Notes: Principles of Econometrics

SME Note 2

This note is the note for statistical method in economics course. Made for quick check of important formulae.

(poe) ASSUMPTIONS OF THE SIMPLE LINEAR REGRESSION MODEL-II

SR1. The value of \(y\), for each value of \(x\), is

\[y=\beta_1+\beta_2 x+e \]

SR2. The expected value of the random error \(e\) is

\[E(e)=0 \]

which is equivalent to assuming that

\[E(y)=\beta_1+\beta_2 x \]

SR3. The variance of the random error \(e\) is

\[\operatorname{var}(e)=\sigma^2=\operatorname{var}(y) \]

The random variables \(y\) and \(e\) have the same variance because they differ only by a constant.
SR4. The covariance between any pair of random errors \(e_i\) and \(e_j\) is

\[\operatorname{cov}\left(e_i, e_j\right)=\operatorname{cov}\left(y_i, y_j\right)=0 \]

The stronger version of this assumption is that the random errors \(e\) are statistically independent, in which case the values of the dependent variable \(y\) are also statistically independent.
SR5. The variable \(x\) is not random and must take at least two different values.
SR6. (optional) The values of \(e\) are normally distributed about their mean

\[e \sim N\left(0, \sigma^2\right) \]

if the values of \(y\) are normally distributed, and vice versa.

kw: xi, residual

\(\sum_{i=1}^n x_i e_i=0\), the sum of the weighted (by \(x_i\) ) residuals is 0 :

\[\begin{aligned} \sum_{i=1}^n x_i e_i &=\sum_{i=1}^n x_i\left(y_i-b_1-b_2 x_i\right)=\sum_{i=1}^n x_i y_i-n \bar{x} b_1-b_2 \sum_{i=1}^n x_i^2 \\ &=\sum_{i=1}^n x_i y_i-n \bar{x}\left(\bar{y}-b_2 \bar{x}\right)-b_2 \sum_{i=1}^n x_i^2 \\ &=\sum_{i=1}^n x_i y_i-n \bar{x} \bar{y}+b_2 n \bar{x}^2-b_2 \sum_{i=1}^n x_i^2 \\ &=S_{x y}-b_2 S_{x x}=0 \end{aligned} \]

kw: xi, residual

\(x_i\) and \(e_i\) are uncorrelated (in samples):

\[\operatorname{Cov}\left(x_i, e_i\right)=\frac{1}{n-1} \sum_{i=1}^n\left(x_i-\bar{x}\right)\left(e_i-\bar{e}\right)=\frac{1}{n-1}\left(\sum_{i=1}^n x_i e_i-n \bar{x} \bar{e}\right)=0 \]

kw: yhat, residual

\(\sum_{i=1}^n \hat{y}_i e_i=0\), the sum of the weighted (by \(\hat{y}_i\) ) residuals is 0 :

\[\sum_{i=1}^n \hat{y}_i e_i=\sum_{i=1}^n\left(b_1+b_2 x_i\right) e_i=b_1 n \bar{e}+b_2 \sum_{i=1}^n x_i e_i=0 \]
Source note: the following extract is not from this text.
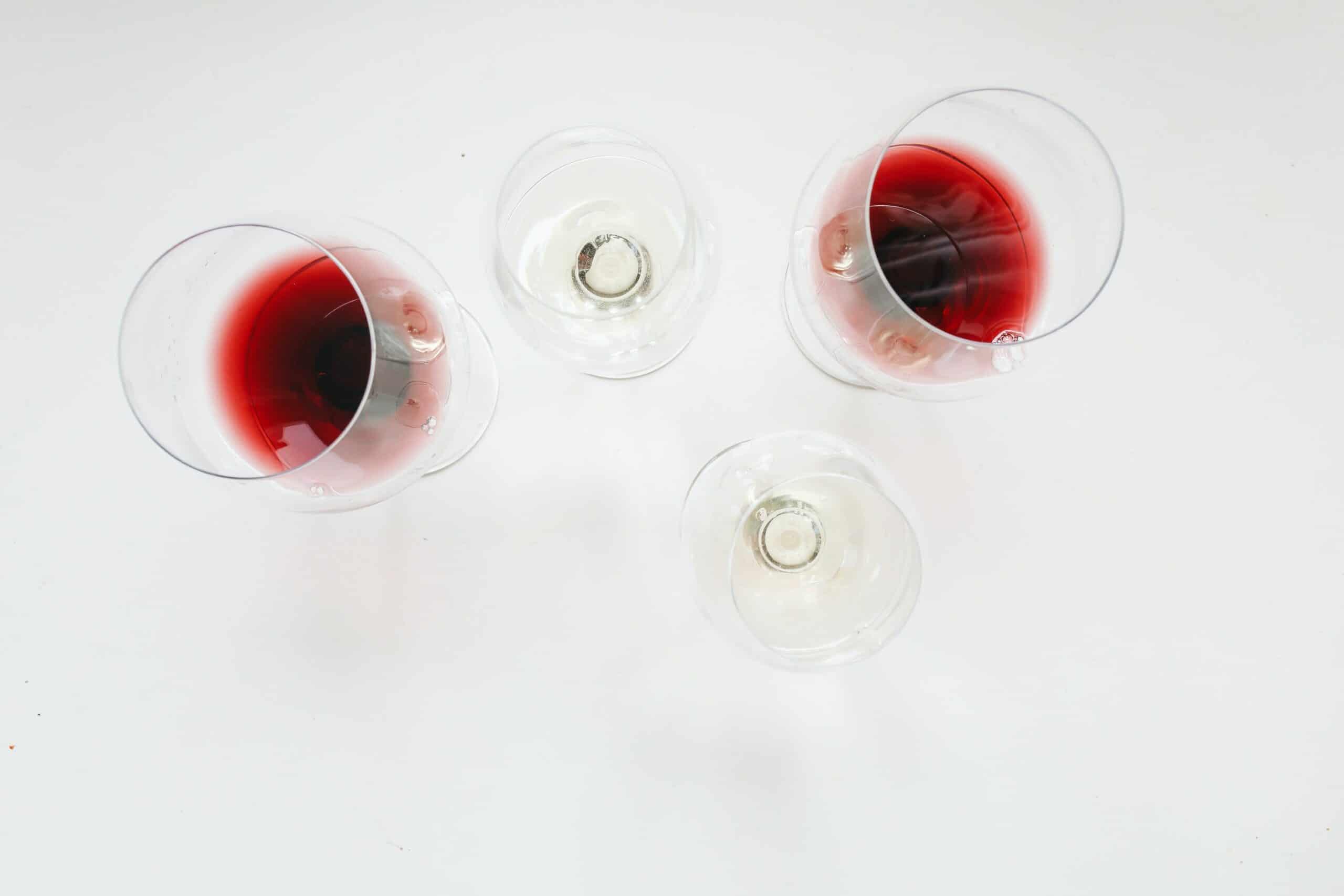תסירו כתמי יין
\(\hat{y}_i\) and \(e_i\) are uncorrelated (in samples):

\[\operatorname{Cov}\left(\hat{y}_i, e_i\right)=\frac{1}{n-1} \sum_{i=1}^n\left(\hat{y}_i-\overline{\hat{y}}\right)\left(e_i-\bar{e}\right)=\frac{1}{n-1}\left(\sum_{i=1}^n \hat{y}_i e_i-n \overline{\hat{y}} \bar{e}\right)=0 ; \]

kw: le, linear estimators, variance, covariance

variances and covariances of b1 and b2
are given by

\[\begin{aligned} \operatorname{Var}\left(b_1\right) &=\frac{\sigma^2 \sum_{i=1}^n x_i^2}{n \sum_{i=1}^n\left(x_i-\bar{x}\right)^2} ; \\ \operatorname{Var}\left(b_2\right) &=\frac{\sigma^2}{\sum_{i=1}^n\left(x_i-\bar{x}\right)^2} ; \\ \operatorname{Cov}\left(b_1, b_2\right) &=\frac{-\bar{x} \sigma^2}{\sum_{i=1}^n\left(x_i-\bar{x}\right)^2}, \end{aligned} \]
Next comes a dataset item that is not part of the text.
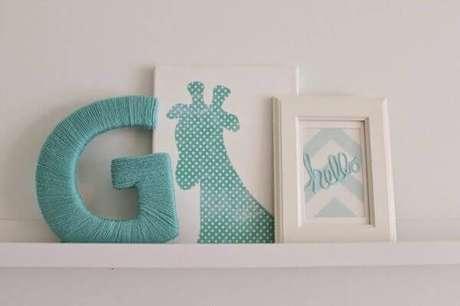 46- O quadro para quarto de bebê pode ser apoiado sobre prateleiras. Fonte: Klickyes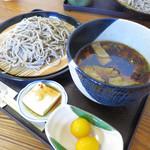 57068531 - うまかっぺ蕎麦(小鉢付き)750円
kw: sample correlation coefficient

\[r_{x y}=\frac{S_{x y}}{\sqrt{S_{x x} S_{y y}}}=\frac{\operatorname{Cov}\left(x_i, y_i\right)}{\sqrt{\operatorname{Var}\left(x_i\right) \operatorname{Var}\left(y_i\right)}}, \]
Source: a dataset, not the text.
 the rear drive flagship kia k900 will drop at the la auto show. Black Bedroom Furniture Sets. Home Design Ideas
kw: sst, ssr, sse, r2, coefficient of determination, sample correlation coefficient

\[ SST = SSR + SSE \]

\[R^2=\frac{\mathrm{SSR}}{\mathrm{SST}}=1-\frac{\mathrm{SSE}}{\mathrm{SST}} \]

  • \(R^2=r_{x y}^2\) : The coefficient of determination \(R^2\) is algebraically equal to the square of the sample correlation coefficient \(r_{x y}\) between \(x\) and \(y\). This result is valid in simple linear regression models;
  • \(R^2=r_{y \hat{y}}^2\) : The coefficient of determination \(R^2\) can also be computed as the square of the sample correlation coefficient between \(y\) and \(\hat{y}\). In this case, it measures the "goodness-of-fit" between the sample data and their predicted values. Therefore, \(R^2\) is sometimes called a measure of "goodness-of-fit". This result is valid not only in simple linear regression models but also in multiple linear regression models.

kw: unbiased sample variance

\[\sigma_{\bar{y}}^2=\frac{n}{n-1} \sigma_y^2=\frac{1}{n-1} \sum_{i=1}^n\left(y_i-\bar{y}\right)^2=\frac{S_{y y}}{n-1}, \]

kw: mean squared error, mse

The mean squared error (MSE):

\[\hat{\sigma}^2 \equiv \sigma_{\hat{y}}^2=\frac{1}{n-2} \sum_{i=1}^n\left(y_i-\hat{y}_i\right)^2=\frac{1}{n-2} \sum_{i=1}^n e_i^2=\frac{S_{y y}-2 b_2 S_{x y}+b_2^2 S_{x x}}{n-2} \]

In this case, we have to divide by \(n-2\), because we estimated the unknown population intercept \(\beta_1\) and the population slope \(\beta_2\) by \(b_1\) and \(b_2\), respectively, which "costs us two degrees of freedom";

  • The unbiased sample covariance can be similarly defined as

\[\sigma_{\bar{x} \bar{y}}^2=\frac{1}{n-1} \sum_{i=1}^n\left(x_i-\bar{x}\right)\left(y_i-\bar{y}\right)=\frac{S_{x y}}{n-1}, \]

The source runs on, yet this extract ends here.